The reason why I’m doing it now starts with last year’s apprentices. Ryan Scramstad did a Starbuck monologue for his audition and it was really strong. With that in my head, the next to audition was Pippa Johnstone, and I realized she would be the perfect Lizzie. So I started scheming about doing it with Pippa as Lizzie, and then as I got to know the other two apprentices I realized they would be perfect as Lizzie’s two brothers. Then the cast just began to emerge and they were so perfect – to begin the season with the apprentices who had just completed was perfect.

What are the challenges of this play?

Challenge one was to get a cast that really was right. Turned out not to be that big of a challenge because we have some pretty great people around. There were a couple of roles I read a lot of people for, but my problem there was that there were a lot of people who could do the role. But there you just start judging by how different people connect with each other and what happens and we got magic.

It’s a straightforward, beautiful play, and I think the actors can be truthful and talk to each other and we’ll just try to create the situation where their job is to live in the world of the play and be the human beings that they are in that story.

Are you doing anything different with this staging?

We’re busting out of the scenic realism the play would usually have. We’re evoking something more poetic that way. We’ve got John Webber designing so I think we’re in good hands.

There is a straight-forwardness about the characters and the story and most people just make it in a ranch house. Ranch houses are an evocative setting and that’s fine, but I come from the prairies and there’s such a sense of the sky and the earth. Especially when you’re on a farm. There’s the farmhouse, and maybe a cluster of farm buildings, and then there’s this mass of space. So in our little room I wanted to evoke that.

We’ve really stepped away from a naturalistic thing, and we really took our cue from the playwright. In 1954 he wrote in the introduction and said that everybody, right down to the ushers, needs to know that this is a Romance. A capital “R” Romance – Romantic. And there’s a poetry there. So we’ll take that further than they would have in 1954, not in the acting, but the setting.

We’ve really stripped the realistic elements down to the bare essentials. We even gave up things we wanted to have on stage but we wanted it as open as can be. If I could stage the play in the middle of a ranch out in the field and just put the furniture pieces there and the audience could stand around and watch, I would. But not even see each other. There’s no walls or anything. That’s my ideal.
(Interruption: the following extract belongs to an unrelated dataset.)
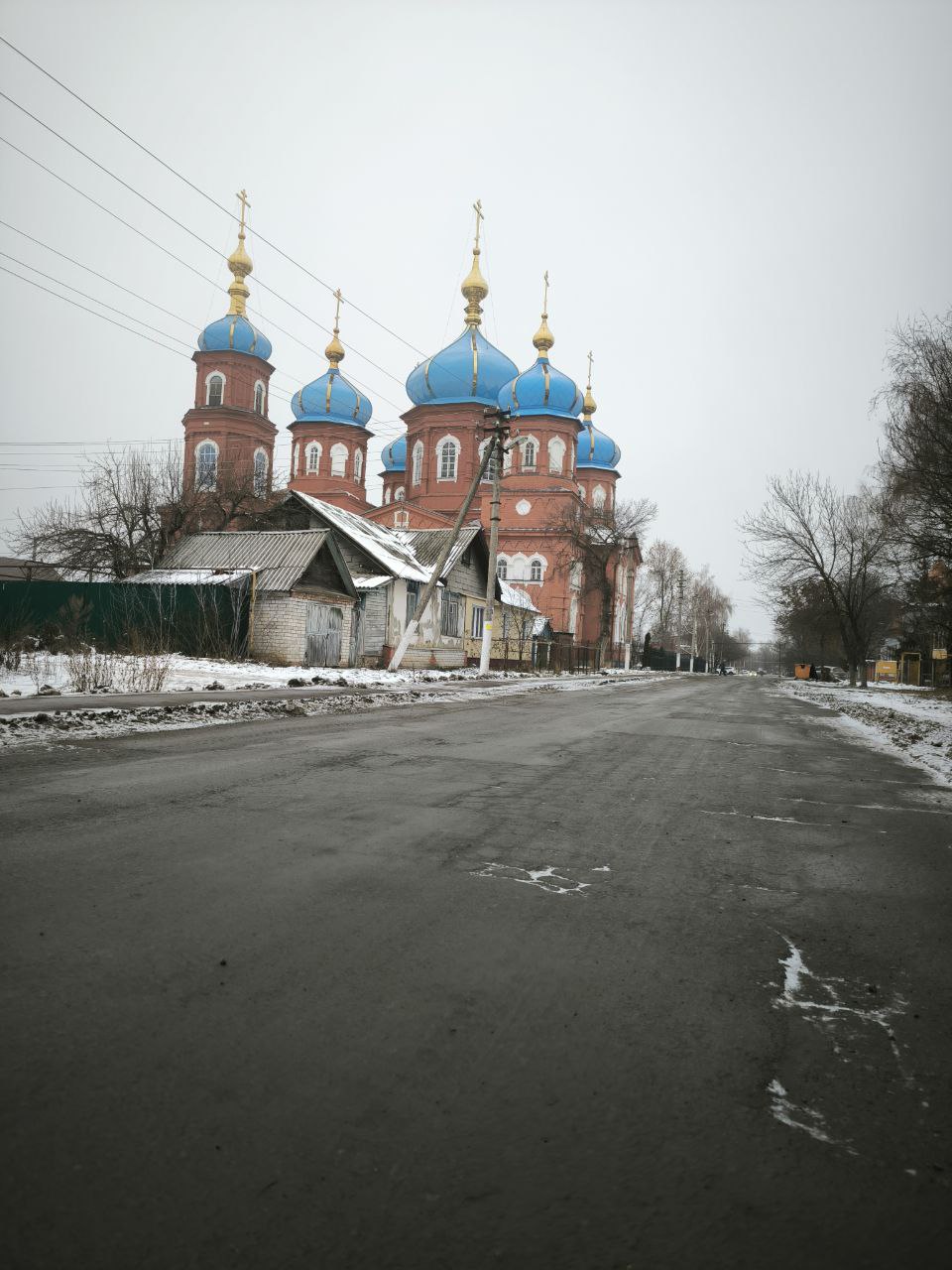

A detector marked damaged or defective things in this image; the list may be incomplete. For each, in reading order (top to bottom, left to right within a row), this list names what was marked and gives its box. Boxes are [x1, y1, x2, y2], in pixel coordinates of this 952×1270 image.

rusty metal roof [164, 533, 340, 596]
So we’re trying to get as close to that as we can in our 20x20 theatre.

The values of the play could be called “old fashioned”, how do you respond to that?

I don’t think I’ve ever seen a play that was about me and my values and my relationships. That’s not what I go to the theatre for. I get enough of me at home. I go to see what was life like then, what’s life like for him, what’s life like in that country.

This takes us to a place that I get, that I understand. Lizzie feels broken up for being unmarried at 30. Well, people still feel that way. I know plenty of them. Or maybe it’s not marriage but worrying nobody’s ever going to find you attractive – I’ve felt that way. And that’s Lizzie’s plight. I think it’s very human. The feelings of “I failed at this, there’s nobody for me.” And that’s fine if you don’t want anybody, but if you do, that’s got to hurt.

And I now identify with the dad. Somebody said “you’re only as happy as your least happy child at any moment”, and there is HC and his daughter is broken hearted.

Is there something that you’re most looking forward to about this now?

I’m most looking forward to the play and the actors. I’m also actually using the same source of music that we used in my high school production, which is the music of Aaron Copeland. Because it’s pure Americana and it’s beautiful and romantic and soaring. I’ve got some solo piano stuff I’d never heard before.

It was the right choice in 1974 in Lord Beaverbrook High School in Calgary and it’s the right choice in 2014 at Pacific Theatre in Vancouver.